#### [Exercise aim]
Copy each line of the material below word for word, keeping every caption's text without change. Do not include the pictures in your answer.

#### [Material provided]
§
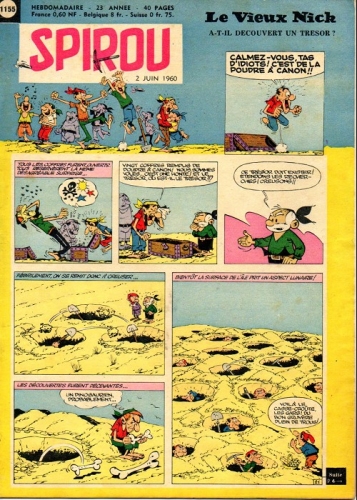Le Journal de Spirou # 1155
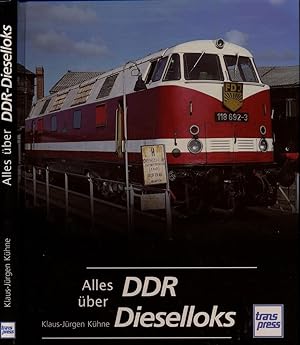 Seller image for Alles ber DDR-Dieselloks. for sale by Versandantiquariat  Rainer Wlfel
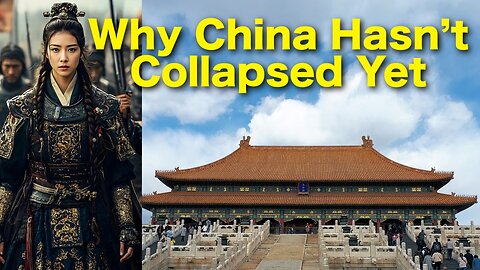 Why China Hasn’t Collapsed Yet — Collapse Is a Verdict, Not a Mood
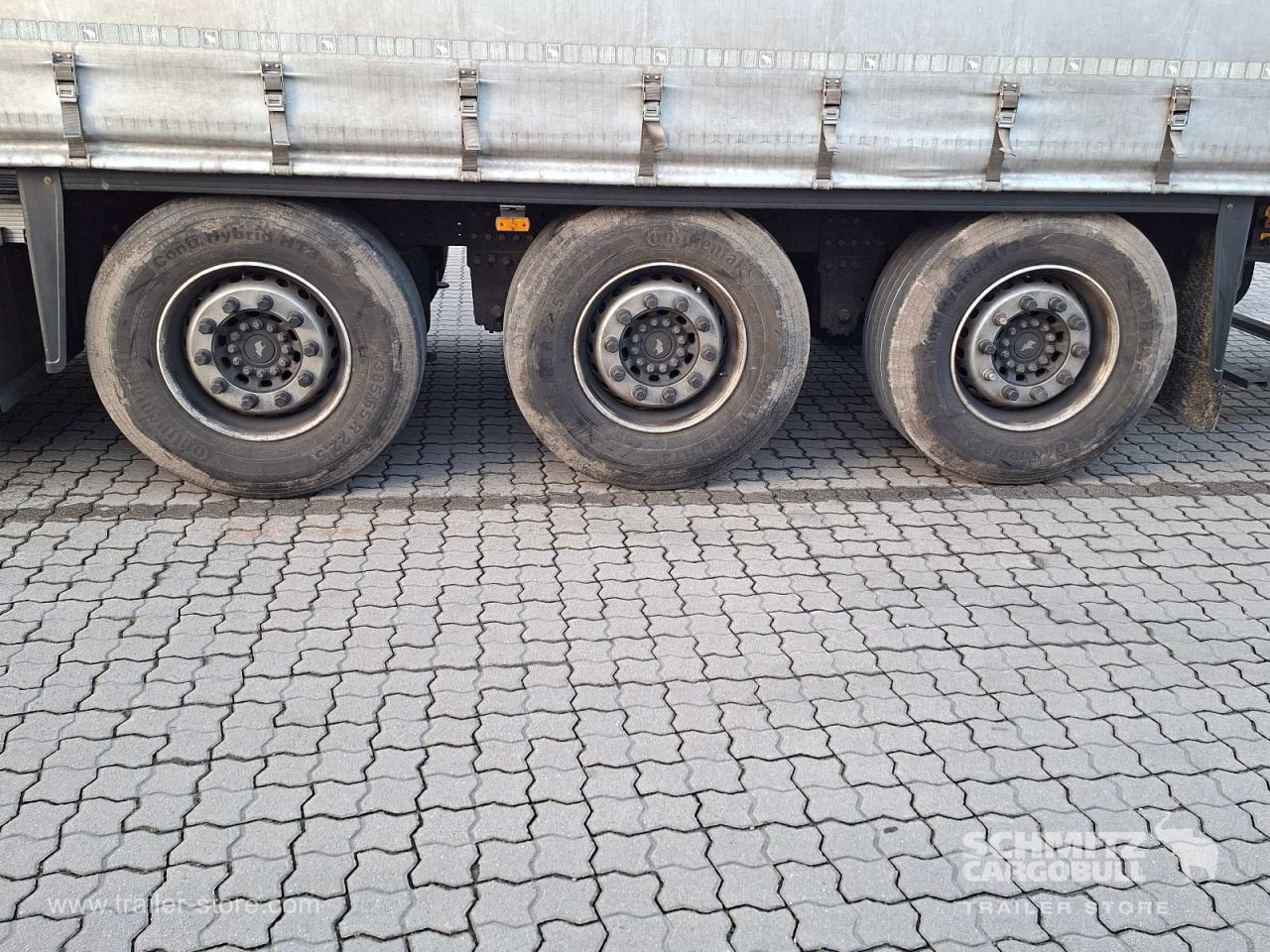 SCHMITZ Auflieger Curtainsider Standard - Брезентово полуремарке: снимка 2 SCHMITZ Auflieger Curtainsider Standard - Брезентово полуремарке: снимка 2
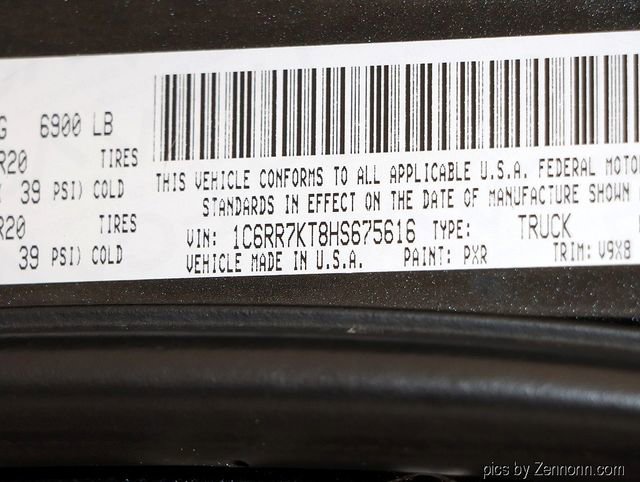 Used 2017 RAM 1500 Express w/ Black Ram 1500 Express Group image 25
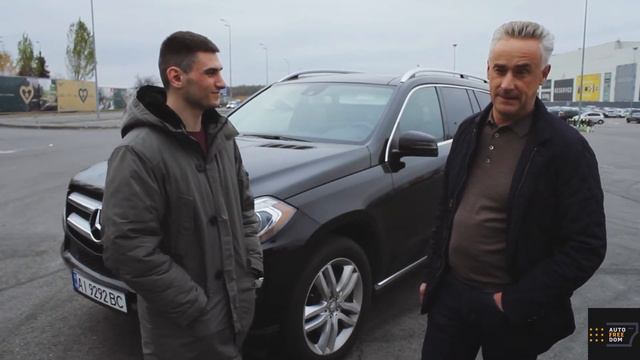 Mercedes-Benz GL350 diesel из Канады | Отзыв клиента смотреть онлайн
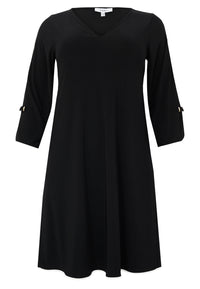 A-line dress DOLCE - black - #4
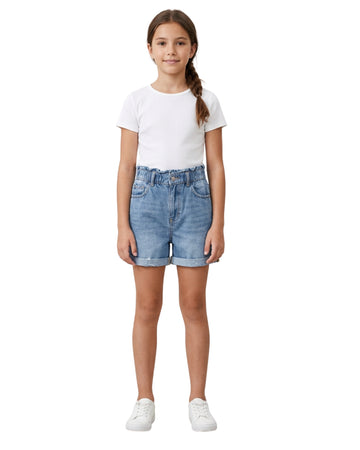 KIABI Girls Durable Sytlie Short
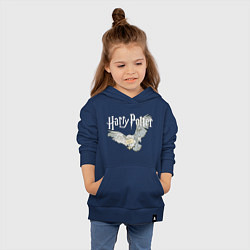 Толстовка детская хлопковая Гарри Поттер: Букля, цвет: тёмно-синий — фото 2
§
#### [Written solution]
Le Journal de Spirou # 1155
 Seller image for Alles ber DDR-Dieselloks. for sale by Versandantiquariat  Rainer Wlfel
 Why China Hasn’t Collapsed Yet — Collapse Is a Verdict, Not a Mood
 SCHMITZ Auflieger Curtainsider Standard - Брезентово полуремарке: снимка 2 SCHMITZ Auflieger Curtainsider Standard - Брезентово полуремарке: снимка 2
 Used 2017 RAM 1500 Express w/ Black Ram 1500 Express Group image 25
 Mercedes-Benz GL350 diesel из Канады | Отзыв клиента смотреть онлайн
 A-line dress DOLCE - black - #4
 KIABI Girls Durable Sytlie Short
 Толстовка детская хлопковая Гарри Поттер: Букля, цвет: тёмно-синий — фото 2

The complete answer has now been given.